Glassner’s thesis — that the “if it bleeds, it leads” media culture not only feeds but creates outsized and irrational fears that don’t reflect the society’s real and pressing problems — makes sense to me, but what’s even more interesting about it is that he posited it in 1999. Before Bush v. Gore, the so-called Red State/Blue State divide. Before September 11. Before Afghanistan and Iraq. (Before, for that matter, American Idol and Facebook and Twitter.) It may be tempting to say that these new realities have fundamentally changed the underlying dynamics of the situation. The culture Barry Glassner is describing is gone, so goes this argument, replaced by something altogether different — and now, in many cases, it’s legitimately scary.
It’s more accurate to say that these new fundamentals are not new at all. They are, in fact, iterations (or byproducts, really) of Glassner’s main point. We are very good—too good and getting even better — at recognizing the symptoms of our collective dysfunction(s) and making a public show of wringing our hands over them. We are, on the other hand, pretty bad (and getting worse) at digging out the root causes, which are the same as they have always been:
How we teach kids.
How we establish and enforce rules of justice and commerce.

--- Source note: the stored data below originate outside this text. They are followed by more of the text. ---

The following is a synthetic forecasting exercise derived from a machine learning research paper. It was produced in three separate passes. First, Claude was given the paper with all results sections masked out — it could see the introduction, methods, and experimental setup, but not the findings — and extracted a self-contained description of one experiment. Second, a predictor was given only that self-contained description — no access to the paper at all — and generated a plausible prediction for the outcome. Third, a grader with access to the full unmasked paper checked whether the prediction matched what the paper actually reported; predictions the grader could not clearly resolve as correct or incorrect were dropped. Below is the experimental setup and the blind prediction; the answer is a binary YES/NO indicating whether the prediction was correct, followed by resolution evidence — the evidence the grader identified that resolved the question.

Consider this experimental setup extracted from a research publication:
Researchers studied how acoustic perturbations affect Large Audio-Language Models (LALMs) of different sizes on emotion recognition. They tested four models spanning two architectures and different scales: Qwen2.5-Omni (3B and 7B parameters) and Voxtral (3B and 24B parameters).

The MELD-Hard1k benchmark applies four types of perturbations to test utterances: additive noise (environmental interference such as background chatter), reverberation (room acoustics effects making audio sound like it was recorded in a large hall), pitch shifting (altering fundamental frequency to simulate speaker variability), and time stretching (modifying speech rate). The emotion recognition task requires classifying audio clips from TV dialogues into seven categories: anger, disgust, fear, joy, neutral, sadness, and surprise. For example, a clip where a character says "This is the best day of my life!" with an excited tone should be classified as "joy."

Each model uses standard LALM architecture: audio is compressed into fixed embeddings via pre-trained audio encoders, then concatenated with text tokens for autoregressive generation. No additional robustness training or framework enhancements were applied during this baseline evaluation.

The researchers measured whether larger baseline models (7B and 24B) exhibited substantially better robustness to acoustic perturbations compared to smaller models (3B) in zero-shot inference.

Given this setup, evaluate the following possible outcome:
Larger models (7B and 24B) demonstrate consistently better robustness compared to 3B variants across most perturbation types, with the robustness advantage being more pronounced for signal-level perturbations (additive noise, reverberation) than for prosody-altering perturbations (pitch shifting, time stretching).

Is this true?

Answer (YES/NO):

Whether we make sure everybody can eat, drink, and breathe safely in perpetuity.
How (if) we take care of our sick people and old people.
The savvy (or lack of it) with which nation states advance their interests in the world.
That about covers it. It’s a finite but interminable set of problems. It’s called civilization. Much of the work of addressing the problems of a civil society is and always has been boring and exhausting and it’s usually pretty thankless. Most of us, says Glassner (and he’s right), would rather be entertained, even if that means turning the free world into a horror show.